▸ GIVEN INSTRUCTION 1:
Arrange the stretch of the records from the line containing "If we consider" through the last line of the records as a Markdown table with the columns Row and Line. Number each line in Row, put its text in Line, and leave out blank lines.

* start GIVEN TEXT *

# Fs: 1959 SCHWINN JAGUAR MARK IV MENS RED TANK BICYCLE CORVETTE TYPHOON VINTAGE+RACK



## tomsjack (Apr 29, 2018)

*1959 SCHWINN JAGUAR MARK IV MENS RED TANK BICYCLE CORVETTE TYPHOON VINTAGE+RACK On Ebay*

*https://www.ebay.com/itm/1959-SCHWINN-JAGUAR-MARK-IV-MENS-RED-TANK-BICYCLE-CORVETTE-TYPHOON-VINTAGE

*


----------



## Saving Tempest (Apr 29, 2018)

You cut off the part with the item number so it goes to the eBay home page.

When you kill all the gobbledegook from the URL remember it's everything BEFORE the *? *that matters

_Is this it from shadow27?
_
http://rover.ebay.com/rover/1/711-5...0001&campid=5335809022&icep_item=401504293425


----------



## Saving Tempest (Apr 30, 2018)

GONE!


----------



## GTs58 (May 1, 2018)

Hmmm, wonder if the buyer knows that the brake levers, pedals, rear carrier and front rack are wrong plus the $50 rear reflector is missing. Guess one has to start somewhere.

* end GIVEN TEXT *

▸ GIVEN INSTRUCTION 2:
Pick up the forum thread about the 1959 Schwinn Jaguar Mark IV listing from where it stops.

* start DATA TO PROCESS *

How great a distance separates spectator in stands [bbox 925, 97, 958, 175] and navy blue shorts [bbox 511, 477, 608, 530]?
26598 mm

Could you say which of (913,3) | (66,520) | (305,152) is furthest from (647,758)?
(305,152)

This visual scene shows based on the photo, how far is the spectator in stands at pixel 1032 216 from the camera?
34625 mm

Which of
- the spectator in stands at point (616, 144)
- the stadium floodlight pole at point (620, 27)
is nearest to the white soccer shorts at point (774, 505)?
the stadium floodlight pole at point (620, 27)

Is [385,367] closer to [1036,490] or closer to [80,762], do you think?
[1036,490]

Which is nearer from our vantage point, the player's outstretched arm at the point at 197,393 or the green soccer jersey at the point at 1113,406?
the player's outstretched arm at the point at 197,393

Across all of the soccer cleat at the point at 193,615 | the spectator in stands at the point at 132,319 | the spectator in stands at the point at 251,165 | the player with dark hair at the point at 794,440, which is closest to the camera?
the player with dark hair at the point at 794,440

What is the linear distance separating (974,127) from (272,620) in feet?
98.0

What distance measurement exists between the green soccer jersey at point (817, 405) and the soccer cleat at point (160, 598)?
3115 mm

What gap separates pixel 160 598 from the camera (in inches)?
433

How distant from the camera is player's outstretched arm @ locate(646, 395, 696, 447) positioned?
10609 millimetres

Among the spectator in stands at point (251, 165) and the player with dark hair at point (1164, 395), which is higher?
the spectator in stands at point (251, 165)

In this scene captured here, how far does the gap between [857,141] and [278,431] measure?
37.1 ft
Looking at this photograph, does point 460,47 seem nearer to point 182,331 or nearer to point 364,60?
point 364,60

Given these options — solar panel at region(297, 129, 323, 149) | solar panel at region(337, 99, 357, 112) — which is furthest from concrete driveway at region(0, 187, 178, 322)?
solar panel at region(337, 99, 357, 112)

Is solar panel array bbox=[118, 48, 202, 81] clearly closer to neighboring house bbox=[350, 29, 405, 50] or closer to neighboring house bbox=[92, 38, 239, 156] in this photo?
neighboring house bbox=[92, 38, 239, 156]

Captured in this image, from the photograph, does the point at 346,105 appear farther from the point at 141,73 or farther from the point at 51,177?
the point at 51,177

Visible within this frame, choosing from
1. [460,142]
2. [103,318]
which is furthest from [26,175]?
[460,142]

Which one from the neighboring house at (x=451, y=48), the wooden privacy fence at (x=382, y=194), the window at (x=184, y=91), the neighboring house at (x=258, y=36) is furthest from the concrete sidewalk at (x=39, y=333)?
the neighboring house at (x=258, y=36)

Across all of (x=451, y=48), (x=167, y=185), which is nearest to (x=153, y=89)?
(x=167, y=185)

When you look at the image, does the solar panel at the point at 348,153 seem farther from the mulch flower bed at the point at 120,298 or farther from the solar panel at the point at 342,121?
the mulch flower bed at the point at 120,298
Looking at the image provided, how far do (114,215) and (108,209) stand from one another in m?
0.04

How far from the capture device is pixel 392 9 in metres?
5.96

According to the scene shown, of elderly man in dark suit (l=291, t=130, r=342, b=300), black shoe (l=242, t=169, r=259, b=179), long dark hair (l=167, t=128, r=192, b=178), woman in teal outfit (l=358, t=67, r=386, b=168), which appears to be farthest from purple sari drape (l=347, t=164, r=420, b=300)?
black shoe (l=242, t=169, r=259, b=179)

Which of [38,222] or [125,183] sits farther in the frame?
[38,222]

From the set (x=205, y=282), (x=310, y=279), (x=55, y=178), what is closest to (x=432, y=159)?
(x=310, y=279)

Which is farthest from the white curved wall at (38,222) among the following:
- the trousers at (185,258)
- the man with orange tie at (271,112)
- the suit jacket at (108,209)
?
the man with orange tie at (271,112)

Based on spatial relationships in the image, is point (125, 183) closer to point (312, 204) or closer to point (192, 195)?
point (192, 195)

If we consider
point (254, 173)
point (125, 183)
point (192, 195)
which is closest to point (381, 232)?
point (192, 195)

* end DATA TO PROCESS *

▸ FINAL ANSWER 1:
| Row | Line |
|---|---|
| 1 | If we consider |
| 2 | point (254, 173) |
| 3 | point (125, 183) |
| 4 | point (192, 195) |
| 5 | which is closest to point (381, 232)? |
| 6 | point (192, 195) |

▸ FINAL ANSWER 2:
----------



## phantom (May 1, 2018)

GTs58 said:


> Hmmm, wonder if the buyer knows that the brake levers, pedals, rear carrier and front rack are wrong plus the $50 rear reflector is missing. Guess one has to start somewhere.



Nice looking desirable model from a distance, but as you indicated, it is a starter project with some obvious wrong parts. I would love to know if the buyer knows the flaws or is someone that tries to resell as all original. That often happens.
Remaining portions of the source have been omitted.